We previously reported about what Tesla’s Autopilot can see with its suite of 8 cameras around the car, but we rarely got into how the Autopilot understands and interprets what it is looking at through its computer vision system.
That’s changing today after a few hackers were able to overlay Autopilot data on top of snapshots of what the system is seeing.
Home Solar Power
As with our previous looks at what Autopilot can see, it’s thanks to our favorite Tesla hacker ‘verygreen’ who has been able to intercept the data that Tesla gathers from his own vehicle.
With the help of a few other Tesla hackers, they were able to overlay the data with the snapshots of what the vehicle can see, which results in an interesting visualization of what Autopilot understands when looking through its sensors.

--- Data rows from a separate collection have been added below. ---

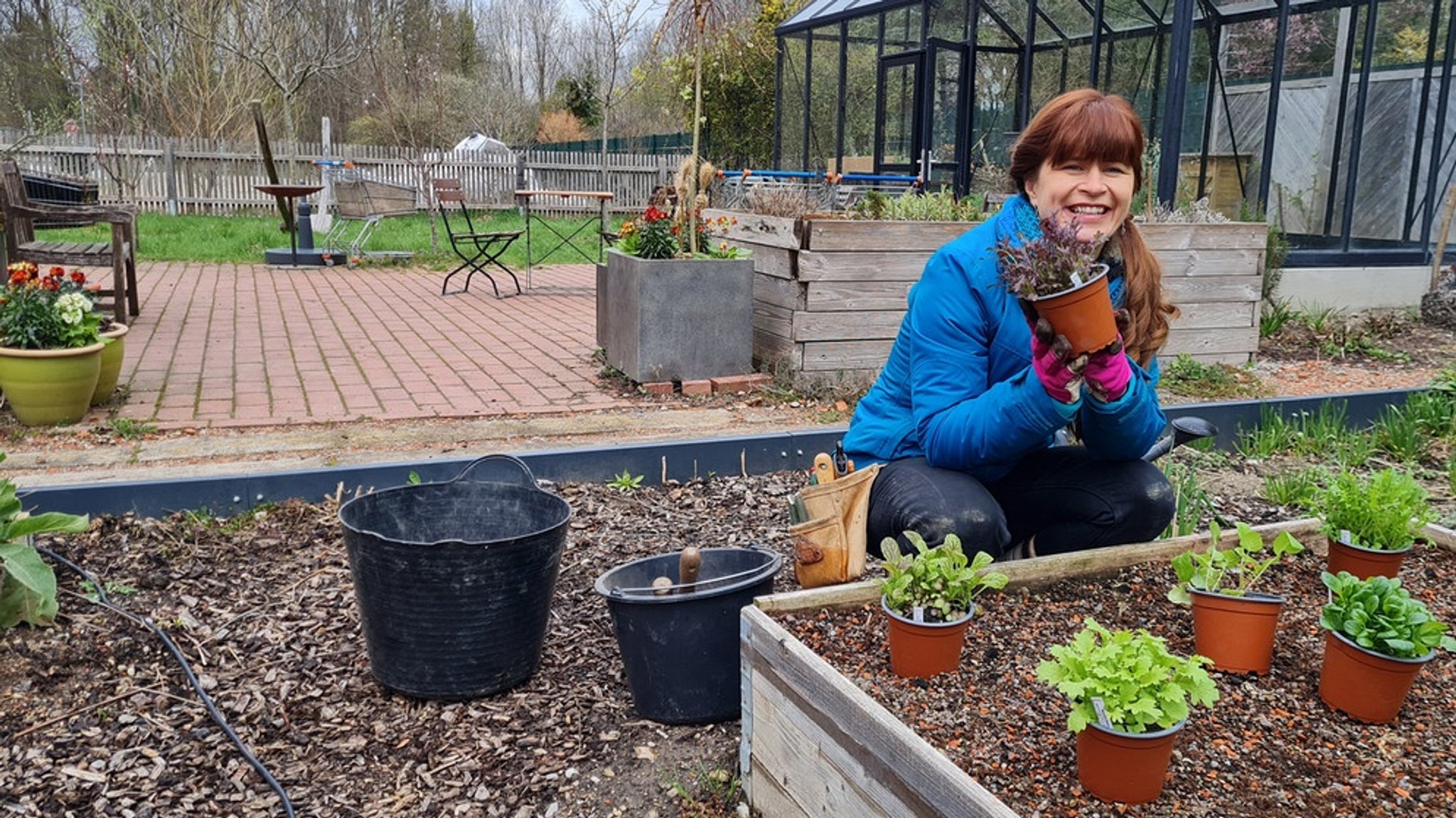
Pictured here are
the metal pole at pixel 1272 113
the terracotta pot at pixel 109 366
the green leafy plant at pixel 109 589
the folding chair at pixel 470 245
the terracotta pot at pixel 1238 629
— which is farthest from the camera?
the folding chair at pixel 470 245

It’s not a complete look at what Autopilot can see. For example, it doesn’t include the tracking of the lanes.
But it does show how the system is tracking objects in its field of view and a way that we have never seen before.
verygreen sent us some pictures and videos along with an interesting explanation of what they managed to do.
Here it is in his own words:
Would not it be great if Tesla published videos about how their cars see things, in a fashion similar to what Google does? Well, they don’t and so the exercise is left to hackers to try and piece things together.
Even though my unicorn car with hacked autopilot board is long lost, I still have a whole bunch of snapshots from those days. I am sure you have seen the picture. But what’s not widely known is that alongside those pictures, radar data was included too. Now TMC user DamianXVI (the same guy that wrote color interpolator for originally black and white images) came up with a way to overlay the radar data on the pictures.
It looks like this:
Now a bit of an explanation about what the circles mean: circle color represents the type of the object:
green – moving
yellow – stopped
orange – stationary
red – unknown.
The circle size represents the distance to the object, the bigger the circle, the closer is the object (so we are not trying to encircle object, or approximate the size – the radar has no way of knowing this).
A thick circle means this object has a label and is therefore likely being tracked by the autopilot. Fading in and out is due to the probability of existence changing.
Sometimes the circle is in some empty space – this is likely due to radar having some problems with determining object elevation, try to look higher or lower for a relevant object. Also at times, radar cannot determine elevation at all (value of -5 is used in that case). The circle is drawn at elevation 0 in this case.
Also keep in mind that the radar reports coordinates in 3D and we need to project them onto a 2D picture. Sometimes there are errors in such conversions as you might expect.
Here’s a video with the radar data overlaid:
Now for new exciting development. While the unicorn is gone, I came upon a stash of video and picture snapshots that you have not seen before.
Here’s a video from sometime in October 2017 with radar data overlaid from that stash:
But that’s not all, the stash also includes pretty recent snapshots from March 2018 where Tesla was apparently debugging radar-vision fusion implementation of depth perception.
Every one of these pictures (captured by firmware 2018.10.4) below came with a detailed list of objects autopilot sees and tracks. It reports things like the dimensions, relative velocity, confidence that the actual object exists, the probability that the object would be an obstacle and so on.
Now this last one is interesting in that the autopilot is clearly recognizing and tracking a stopped work truck, it even assigned a 25% obstacle rating to it (not the poor worker, though). This should put to rest the theory that the stopped vehicles are not seen (now autopilot might see and ignore them – but that’s whole other topic).
Another interesting observation you can see is from second and third pictures – they depict the same scene taken with the narrow and main cameras. What’s interesting in there is that apparently only main (more wide-angled) camera is used to detect oncoming traffic.
These bounding boxes also validate a lot of the theories about vision NN outputs that TMC user jimmy_d presented in a forum post here.
Of course, this does not represent the full autopilot internal state, we don’t see the detected/tracked lanes or information gleaned from maps but it gives us another glimpse behind the curtain.